DVAA Member since 2015
Mark Conti is a photographer of forests and figures, of portraits and the poetry of the human figure, of cityscapes and landscapes, working to capture images that connect his inner vision with the observed world.
Born and raised in the Philadelphia region, Conti studied at Juniata College, receiving a degree in photography and English literature. Continuing his studies throughout his career, Mark’s education included photography workshops at several noted institutions including Apeiron, Peters Valley and the Art Kane/Cape May Photographic Workshops, studying with such diverse photographers as Ralph Gibson, Art Kane, Linda Connor, George Tice, Larry Fink, Tom Carabasi and Antonin Kratochvil. From there, Conti went on to teach photography workshops at Juniata College and The Cape May Photographic Workshops.

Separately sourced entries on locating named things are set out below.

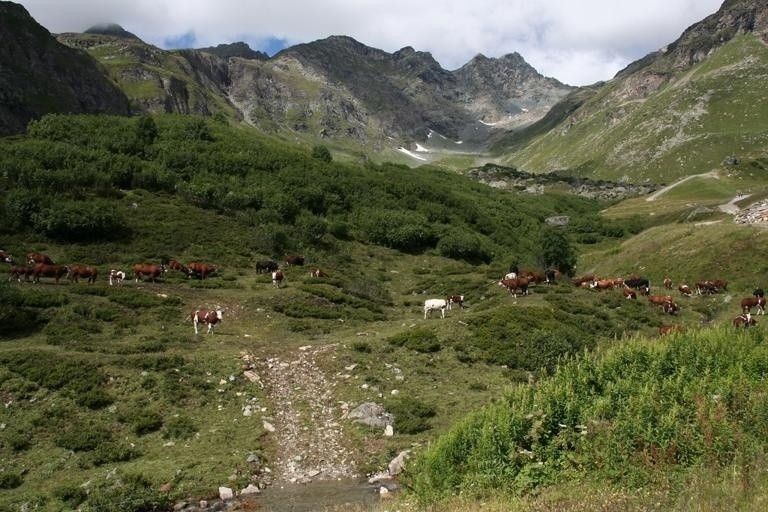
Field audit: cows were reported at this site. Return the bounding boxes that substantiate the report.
[500,263,562,298]
[733,288,767,329]
[659,326,671,337]
[255,254,329,288]
[446,295,465,312]
[0,250,98,283]
[571,273,731,316]
[423,297,446,320]
[105,257,218,286]
[190,309,225,335]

Mark Conti has been making fine art photographs crossing a wide range of subjects for over 30 years. From his early years at Juniata with a gallery show and valuable experience photo-editing the college yearbook to pursuing freelance commercial work and commission portraiture throughout his career, Conti has been on a storied photographic journey in both black and white, and color.
Working in traditional black and white in the full range of camera formats up to 8 x 10 inches, Conti has also produced work using non-silver processes such as gum bichromate and cyanotypes. Currently focused on digital imaging, he produces his own prints, as he believes strongly that this is a critical element of the overall vision of the artist.
A core focus of Conti’s work in his early years centered on perplexing images that presented fragmentary views of the landscape and man-made objects. This work mirrors the disorienting aspects of life and culture in the late 20th century and the “macro” landscapes and abstract images challenge viewers to react to a fragmented view of the world and compare it to their own experience.
Conti’s photography expanded to include the human figure in the landscape. These photographs combine the earlier fragmentary view of the landscape with the human form. Executed with conventional materials and special techniques using infrared film, his figure work contrasts strong landscape elements with the body, setting the figure in sharp relief from the environment – suggesting isolation while focusing attention on the body’s relationship to the land.
Mark Conti’s most recent work is focused on abstraction where form and color speak in less direct but no less powerful ways to the viewer. This latest work, while born of the photographic process, shares much in common with painting and printmaking.
“My photography from the early 1970’s through the mid 2000’s was produced using traditional black and white film, with all developing and printing done personally in a traditional darkroom. This experience informed my current use of digital imaging technologies, as I bring traditional techniques to the digital exposure and printing processes, relating directly to older mediums and materials. My belief is that the technical aspect of photography is one of the primary components of the overall vision of the artist. Personally controlling the process enhances my vision by providing feedback to the concept stage of the work and by serving as a means of closure to the working method.
I am concerned with and focused on the forms and content before me. Unlike mediums such as painting, where composition grows stroke by stroke in an additive way, photography is an organizational activity driven by the selection process. As there are no images without light, I react to illumination as a primary definer of form. My goal is to organize these forms and gather light in a way that allows the final image to become its own reality and, as much as possible, serve as its own source of light.
Subject wise, my work is varied, and I am equally drawn to natural and man-made subjects, often finding recurring forms in disparate images.
These shared forms in various images suggest series-based imagery that grows from common connections that come to inform one another and are often an unexpected discovery on my part. The art, then, is ahead of the artist, enlightening and contributing to further to growth.
Selection and organization in the camera and subsequent interpretation by the materials creates images that I hope invites the viewer to reexamine what is before them as if seeing it for the first time, every time.”